Lauren Levin is a poet, mixed-genre writer and art writer, author of The Braid (Krupskaya, 2016) and Justice Piece // Transmission (Timeless, Infinite Light, 2018). With Emji Spero, they were developmental editor for We Both Laughed in Pleasure: The Selected Diaries of Lou Sullivan, edited by Ellis Martin and Zachary Ozma (Nightboat, 2019), and with Eric Sneathen, they are editing Camille Roy’s selected prose. Their gender identity is some mix of belated queer, Jewish great-aunt, and aspirational Frank O’Hara.  They are still figuring it out. They live in Richmond, CA, are from New Orleans, LA, and are committed to queer art, intersectional feminism, being a parent, and anxiety.

Tatiana Luboviski-Acosta is an artist, & the author of Agon, a forthcoming chapbook from EconoTextualObjects; The Easy Body, a love letter from hell that was published in 2017 by Timeless, Infinite Light; and PDF, a chapbook published by Solar Luxuriance in 2014. Their work, cutting across various materials and disciplines, has been shown & performed in the Los Angeles River, galleries, punk houses, plazas, and microcinemas across the U.S. They are currently working on a project interviewing activist Latinx youth in emergent Latinx communities across the United States; and an experimental documentary on the geography of Helen Hunt Jackson’s novel Ramona in collaboration with their mother Vanessa Acosta. Born somewhere between here and Diriamba, Nicaragua, they were raised in the Huntington Park and Highland Park neighborhoods of Los Angeles and across the West Coast and Mexico; they’ve called California home for a significant part of their life. Tatiana now lives in a rent controlled apartment in the Mission District of San Francisco.

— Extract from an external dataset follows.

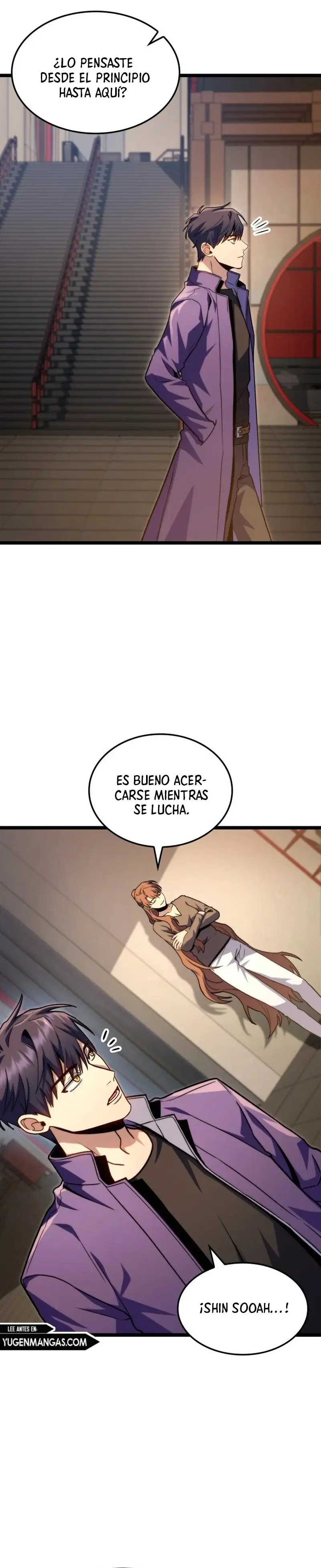F-Rank Fortune Hunter capítulo 40, página 13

Week 6: Jasper Bernes, Wednesday, May 8th, 2019, 11:30-1pm in the Recital Hall of the COM Building

Jasper Bernes is author of a scholarly book, The Work of Art in the Age of Deindustrialization (Stanford, 2017), and two books of poetry, Starsdown (2007) and We Are Nothing and So Can You (2015). Essays, poems and other writings can be found in Critical Inquiry, Modern Language QuarterlyRadical Philosophy, Endnotes, Lana Turner, The American Reader, and elsewhere. Together with Juliana Spahr and Joshua Clover, he edits Commune Editions. He lives in Berkeley with his family.

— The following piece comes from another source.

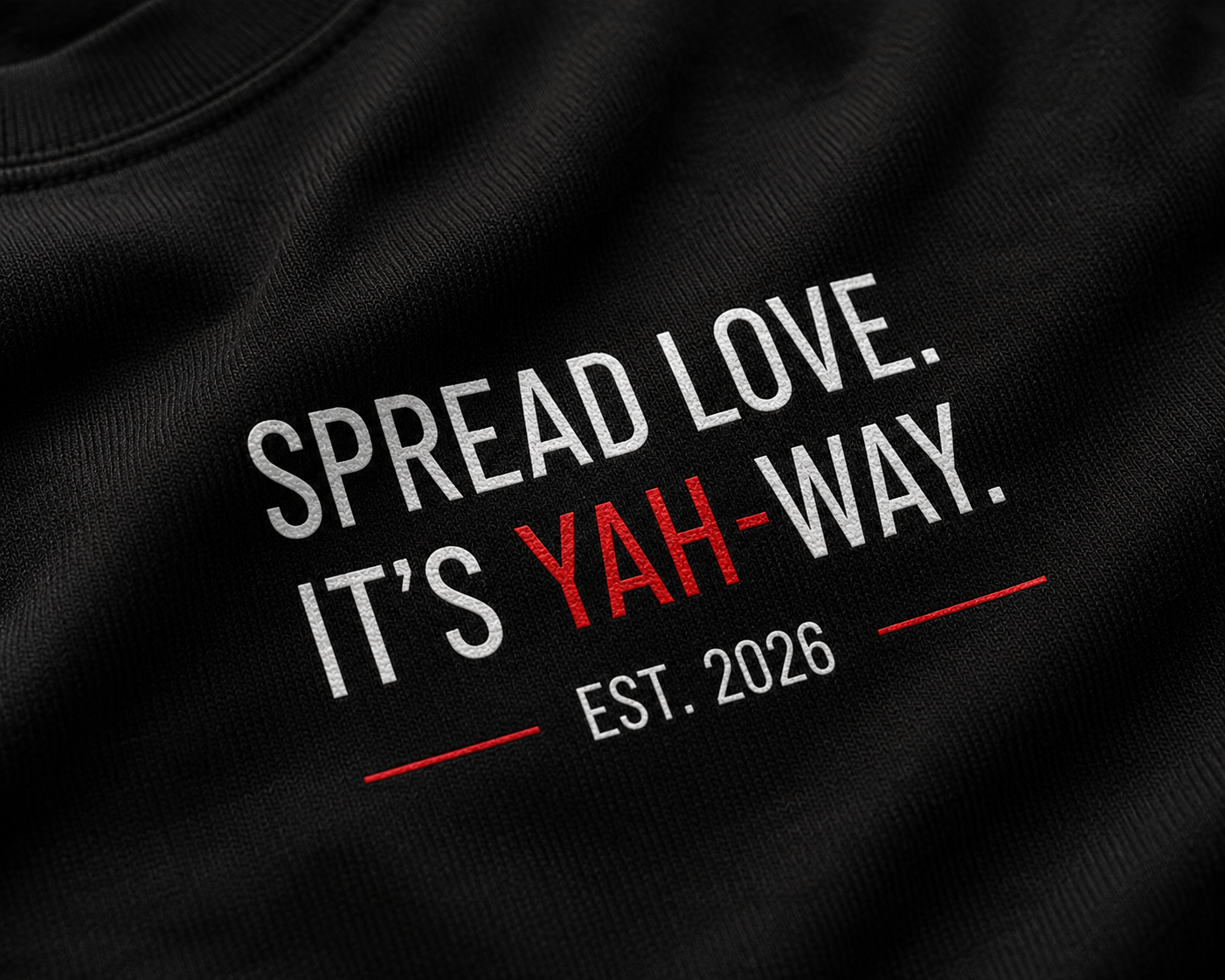 The Spread Love Tee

Week 6 – Andrew Cutrofello, Wednesday, 2/13, 2019 11:30-1pm in the Recital Hall of the COM Building – to be rescheduled, canceled due to snow

Andrew Cutrofello is Professor of Philosophy at Loyola University Chicago. He is the author of several books, including All for Nothing: Hamlet’s Negativity (MIT, 2014) and Continental Philosophy: A Contemporary Introduction (Routledge, 2005). His interests include the nature of antinomies — apparent contradictions — and how these play out both in professional philosophy and in everyday life. He is also deeply interested in what T. S. Eliot called the varieties of metaphysical poetry.